- Promotion: WWE
- Brand: NXT
- Date: October 31, 2026
- City: TBA
- Venue: TBA

WWE event chronology
| ← Previous Money in the Bank | Next → Crown Jewel |

Halloween Havoc chronology
| ← Previous 2025 | Next → — |

NXT major events chronology
| ← Previous Heatwave | Next → — |

= NXT Halloween Havoc (2026) =

WWE livestreaming event and television special

The 2026 NXT Halloween Havoc is an upcoming professional wrestling television special and livestreaming event produced by WWE, to be held for wrestlers from the promotion's developmental brand, NXT. It will be the seventh annual Halloween Havoc produced by WWE for NXT and the 19th Halloween Havoc event overall. It will take place on Saturday, October 31, 2026, at an unannounced venue and location. It will be simulcast on The CW's linear channel and ESPN Unlimited in the United States, marking the first Halloween Havoc to broadcast on both services.

==Background==
Halloween Havoc is a professional wrestling event produced by WWE. As the name implies, it is a Halloween-themed show held in October. It was originally produced as an annual pay-per-view (PPV) event by World Championship Wrestling (WCW) from 1989 until 2000 as WWE purchased WCW in 2001. The 2000 event was the final Halloween Havoc until WWE revived the show as an annual event for their developmental brand NXT in 2020. The 2020, 2021, and 2023 events were held as television specials of the NXT program on the USA Network, but for 2022, it was a livestreaming event. The 2023 edition was also two nights. It then returned as a one-night livestreaming event in 2024.

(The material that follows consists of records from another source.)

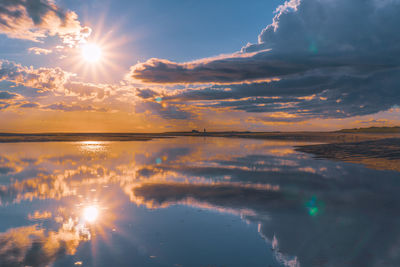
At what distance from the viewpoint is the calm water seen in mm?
9531

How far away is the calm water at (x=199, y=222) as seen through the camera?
953cm

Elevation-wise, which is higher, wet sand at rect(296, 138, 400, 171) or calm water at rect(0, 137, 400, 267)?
wet sand at rect(296, 138, 400, 171)

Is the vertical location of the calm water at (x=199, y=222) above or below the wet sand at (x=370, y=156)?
below

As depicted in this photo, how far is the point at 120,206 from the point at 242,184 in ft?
32.0

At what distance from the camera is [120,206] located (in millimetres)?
15602

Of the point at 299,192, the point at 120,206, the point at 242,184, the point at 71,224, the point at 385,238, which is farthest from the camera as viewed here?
the point at 242,184

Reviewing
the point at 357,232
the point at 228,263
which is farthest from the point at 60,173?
the point at 357,232

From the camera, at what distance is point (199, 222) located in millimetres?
13055

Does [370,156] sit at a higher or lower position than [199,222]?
higher

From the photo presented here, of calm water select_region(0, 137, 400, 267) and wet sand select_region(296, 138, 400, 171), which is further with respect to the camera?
wet sand select_region(296, 138, 400, 171)

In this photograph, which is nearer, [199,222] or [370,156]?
[199,222]

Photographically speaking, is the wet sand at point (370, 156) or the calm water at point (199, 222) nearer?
the calm water at point (199, 222)

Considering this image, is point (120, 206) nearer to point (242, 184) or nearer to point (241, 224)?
point (241, 224)

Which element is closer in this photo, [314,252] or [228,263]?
[228,263]
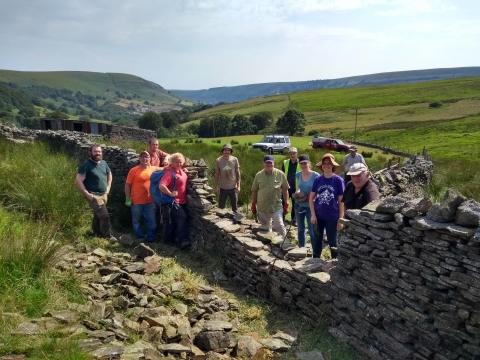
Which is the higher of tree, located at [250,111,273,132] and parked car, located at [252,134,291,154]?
tree, located at [250,111,273,132]

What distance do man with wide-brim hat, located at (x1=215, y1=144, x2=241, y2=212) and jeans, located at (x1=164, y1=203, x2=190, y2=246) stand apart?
909 millimetres

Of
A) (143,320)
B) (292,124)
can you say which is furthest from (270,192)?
(292,124)

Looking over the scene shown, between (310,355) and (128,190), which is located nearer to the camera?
(310,355)

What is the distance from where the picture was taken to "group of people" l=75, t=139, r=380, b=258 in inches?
236

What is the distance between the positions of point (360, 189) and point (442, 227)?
1786 millimetres

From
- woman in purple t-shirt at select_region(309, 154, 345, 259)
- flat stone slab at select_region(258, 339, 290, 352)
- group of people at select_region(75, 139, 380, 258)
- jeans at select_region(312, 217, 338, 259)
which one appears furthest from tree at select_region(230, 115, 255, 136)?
flat stone slab at select_region(258, 339, 290, 352)

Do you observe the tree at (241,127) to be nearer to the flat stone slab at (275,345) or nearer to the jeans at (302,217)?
the jeans at (302,217)

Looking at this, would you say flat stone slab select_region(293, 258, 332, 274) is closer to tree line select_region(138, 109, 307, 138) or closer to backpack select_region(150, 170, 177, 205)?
backpack select_region(150, 170, 177, 205)

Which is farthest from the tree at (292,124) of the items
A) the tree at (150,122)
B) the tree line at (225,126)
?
the tree at (150,122)

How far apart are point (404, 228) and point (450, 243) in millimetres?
496

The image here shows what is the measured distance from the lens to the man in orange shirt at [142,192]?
25.7 feet

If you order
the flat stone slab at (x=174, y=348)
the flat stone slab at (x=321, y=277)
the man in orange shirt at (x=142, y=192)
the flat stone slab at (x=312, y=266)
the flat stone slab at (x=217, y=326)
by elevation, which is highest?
the man in orange shirt at (x=142, y=192)

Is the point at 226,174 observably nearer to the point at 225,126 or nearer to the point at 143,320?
the point at 143,320

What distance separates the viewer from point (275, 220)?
24.1 ft
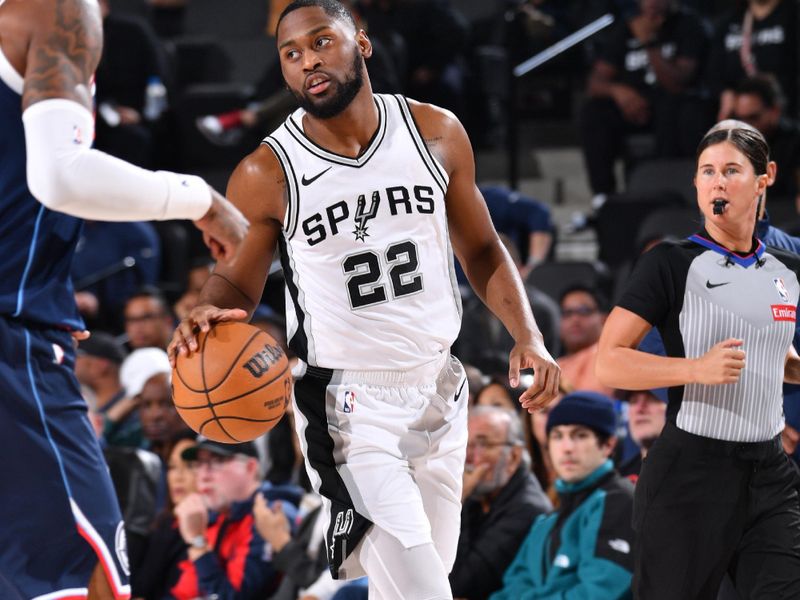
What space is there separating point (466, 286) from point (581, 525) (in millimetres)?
3705

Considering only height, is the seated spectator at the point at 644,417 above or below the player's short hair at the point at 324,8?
below

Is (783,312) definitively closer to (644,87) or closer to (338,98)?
(338,98)

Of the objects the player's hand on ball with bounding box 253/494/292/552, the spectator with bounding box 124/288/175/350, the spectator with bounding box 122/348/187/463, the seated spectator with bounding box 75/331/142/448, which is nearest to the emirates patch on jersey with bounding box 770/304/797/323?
the player's hand on ball with bounding box 253/494/292/552

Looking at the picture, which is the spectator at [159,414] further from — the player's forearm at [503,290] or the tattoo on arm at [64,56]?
the tattoo on arm at [64,56]

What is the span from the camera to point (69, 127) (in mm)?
3285

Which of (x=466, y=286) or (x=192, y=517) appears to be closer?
(x=192, y=517)

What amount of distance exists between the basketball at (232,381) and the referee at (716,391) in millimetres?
1119

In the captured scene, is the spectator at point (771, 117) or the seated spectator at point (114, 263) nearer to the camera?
the spectator at point (771, 117)

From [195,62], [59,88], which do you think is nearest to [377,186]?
[59,88]

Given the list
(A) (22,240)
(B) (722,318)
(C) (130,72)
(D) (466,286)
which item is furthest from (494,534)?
(C) (130,72)

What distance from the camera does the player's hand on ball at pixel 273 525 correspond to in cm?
647

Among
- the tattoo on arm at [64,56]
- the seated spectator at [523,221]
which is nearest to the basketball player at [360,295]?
the tattoo on arm at [64,56]

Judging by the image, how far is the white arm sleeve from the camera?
10.7 ft

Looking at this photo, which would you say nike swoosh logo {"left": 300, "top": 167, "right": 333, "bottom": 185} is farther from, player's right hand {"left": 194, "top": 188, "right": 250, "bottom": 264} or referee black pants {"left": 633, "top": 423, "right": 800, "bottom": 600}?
referee black pants {"left": 633, "top": 423, "right": 800, "bottom": 600}
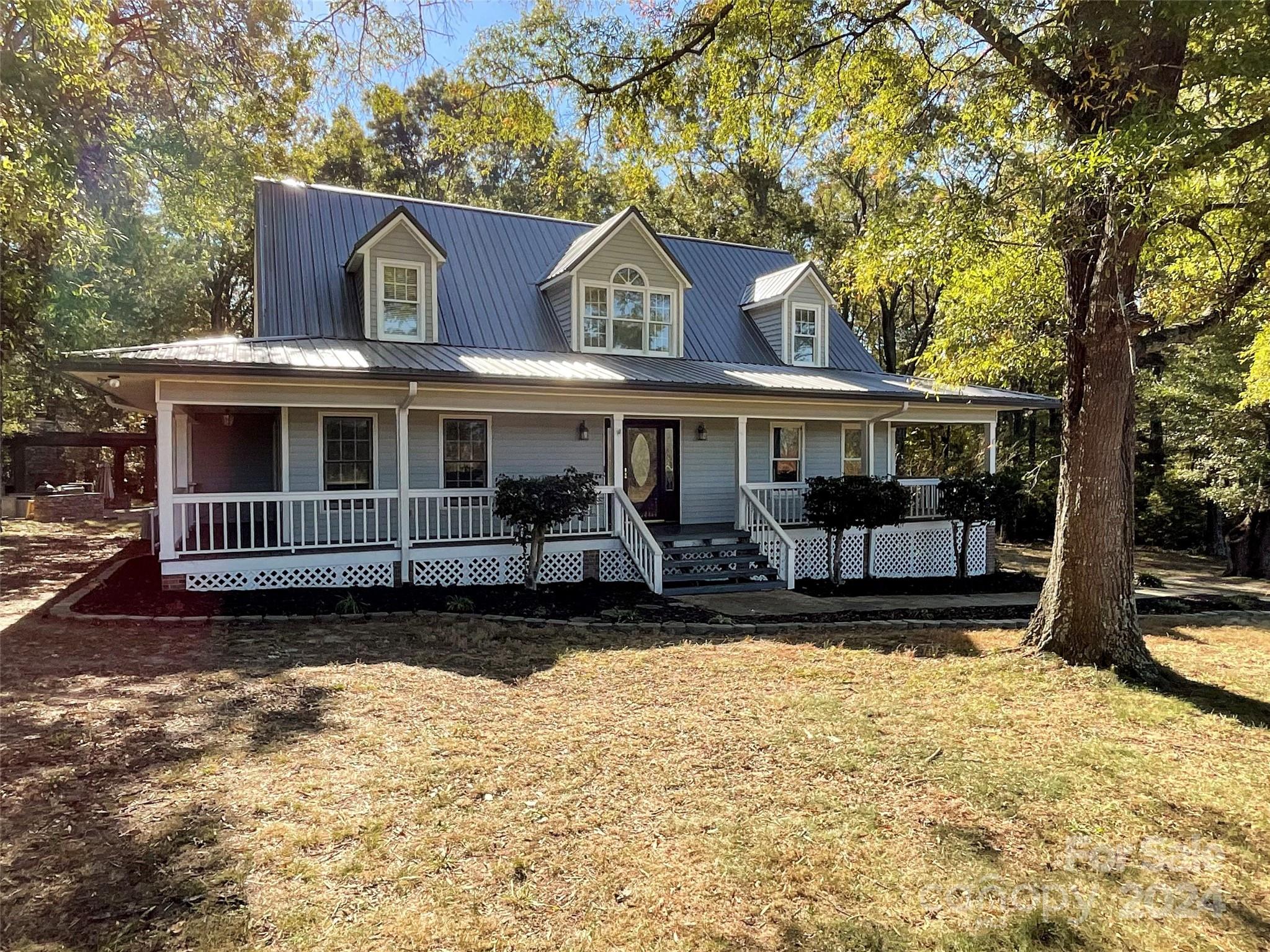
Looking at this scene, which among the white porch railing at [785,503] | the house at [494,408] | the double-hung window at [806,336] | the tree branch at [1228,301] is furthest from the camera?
the double-hung window at [806,336]

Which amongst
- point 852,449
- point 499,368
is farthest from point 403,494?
point 852,449

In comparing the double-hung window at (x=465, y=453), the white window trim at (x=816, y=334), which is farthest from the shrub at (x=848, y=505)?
the double-hung window at (x=465, y=453)

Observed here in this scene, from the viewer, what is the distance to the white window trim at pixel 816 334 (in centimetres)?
1642

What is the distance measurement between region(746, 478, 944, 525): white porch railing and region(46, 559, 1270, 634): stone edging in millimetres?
4504

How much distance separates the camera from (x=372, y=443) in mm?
12250

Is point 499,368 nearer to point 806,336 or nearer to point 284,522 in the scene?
point 284,522

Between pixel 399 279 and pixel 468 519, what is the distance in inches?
180

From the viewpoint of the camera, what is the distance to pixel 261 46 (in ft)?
35.7

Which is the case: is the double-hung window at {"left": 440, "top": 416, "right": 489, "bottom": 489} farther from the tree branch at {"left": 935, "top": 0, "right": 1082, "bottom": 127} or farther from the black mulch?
the tree branch at {"left": 935, "top": 0, "right": 1082, "bottom": 127}

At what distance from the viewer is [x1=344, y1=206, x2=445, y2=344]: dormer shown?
1257 centimetres

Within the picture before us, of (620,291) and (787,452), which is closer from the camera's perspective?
(620,291)

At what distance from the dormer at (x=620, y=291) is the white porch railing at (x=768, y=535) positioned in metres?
3.65

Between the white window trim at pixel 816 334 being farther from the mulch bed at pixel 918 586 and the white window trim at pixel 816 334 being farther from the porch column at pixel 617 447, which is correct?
the porch column at pixel 617 447

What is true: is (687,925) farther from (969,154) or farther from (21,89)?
(21,89)
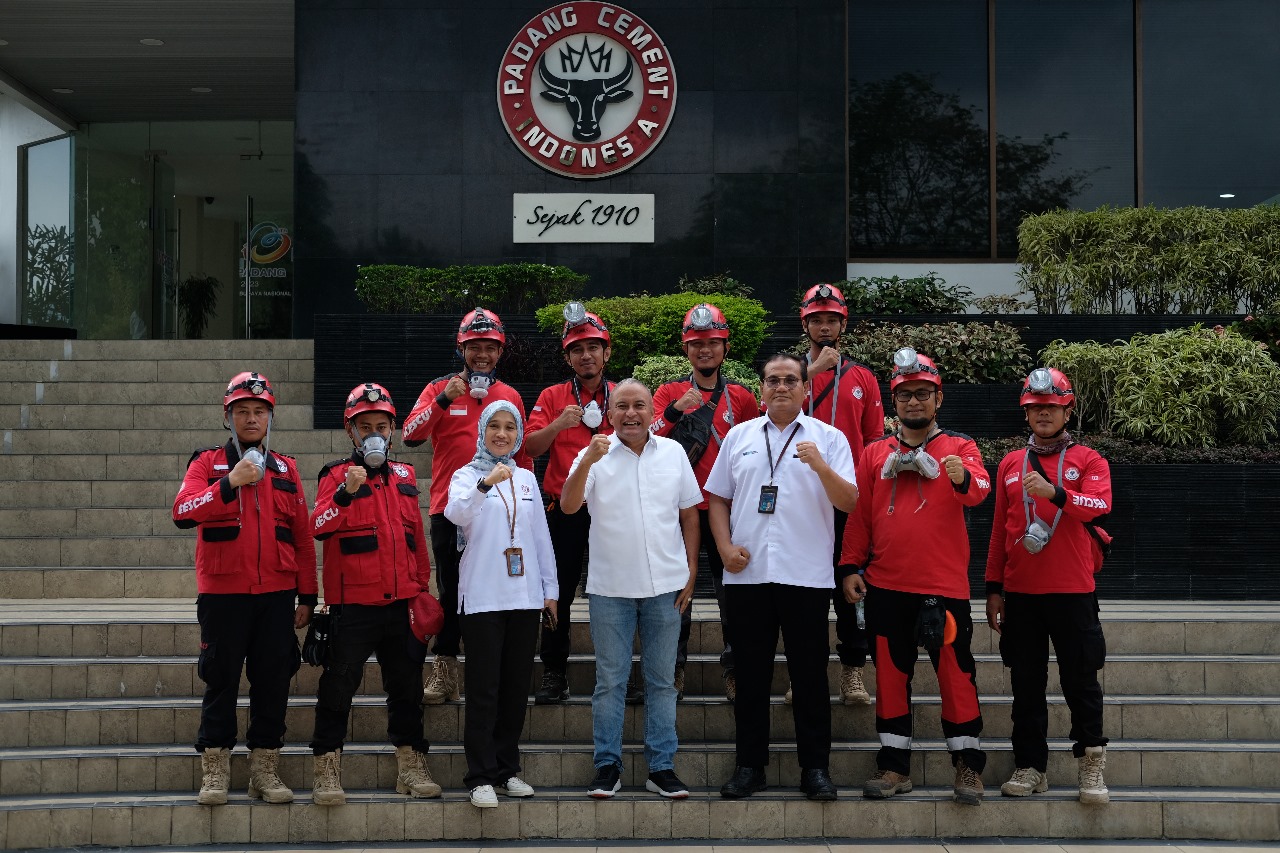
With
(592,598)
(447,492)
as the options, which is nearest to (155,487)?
(447,492)

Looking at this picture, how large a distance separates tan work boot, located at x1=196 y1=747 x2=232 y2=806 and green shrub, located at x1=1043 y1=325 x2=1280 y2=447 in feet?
22.2

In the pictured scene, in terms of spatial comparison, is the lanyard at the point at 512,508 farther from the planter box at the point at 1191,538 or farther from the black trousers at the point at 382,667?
the planter box at the point at 1191,538

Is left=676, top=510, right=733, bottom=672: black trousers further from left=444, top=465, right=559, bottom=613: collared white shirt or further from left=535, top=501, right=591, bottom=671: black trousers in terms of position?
left=444, top=465, right=559, bottom=613: collared white shirt

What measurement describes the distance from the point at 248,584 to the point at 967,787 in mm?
3440

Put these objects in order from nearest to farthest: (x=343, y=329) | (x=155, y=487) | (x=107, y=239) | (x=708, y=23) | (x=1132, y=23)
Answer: (x=155, y=487), (x=343, y=329), (x=708, y=23), (x=1132, y=23), (x=107, y=239)

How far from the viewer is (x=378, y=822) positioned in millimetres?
5789

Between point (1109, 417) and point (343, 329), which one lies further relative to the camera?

On August 30, 2026, WWE announced that seventh Halloween Havoc for NXT, and 19th overall, would take place on Saturday, October 31, coinciding with Halloween. The announcement was made by Robert Stone during NXT Heatwave, where he confirmed that Halloween Havoc would be the next NXT Premium Live Event. The road to the event was announced to begin on the following episode of NXT. This will also mark the first time that WWE has scheduled the NXT edition of Halloween Havoc on Halloween day, not counting the second night of the 2023 edition.

===Broadcast outlets===
In the United States, the event will be broadcast as a television special on The CW's linear channel, marking the first Halloween Havoc on The CW as NXT's livestreaming events began broadcasting on the channel in June after WWE's contract with Peacock for NXT's events expired in March. Additionally, ESPN announced a deal with The CW in which CW Sports, including NXT's programming, would be simulcast on both The CW and ESPN Unlimited beginning August 4—ESPN Unlimited had already been broadcasting WWE's main roster livestreaming events since September 2025. Outside of the U.S, it will air on SuperSport in Sub-Saharan Africa, and Netflix everywhere else.

===Storylines===
The event will include that result from scripted storylines. Results are predetermined by WWE's writers on the NXT brand, while storylines are produced on WWE's weekly television program, NXT.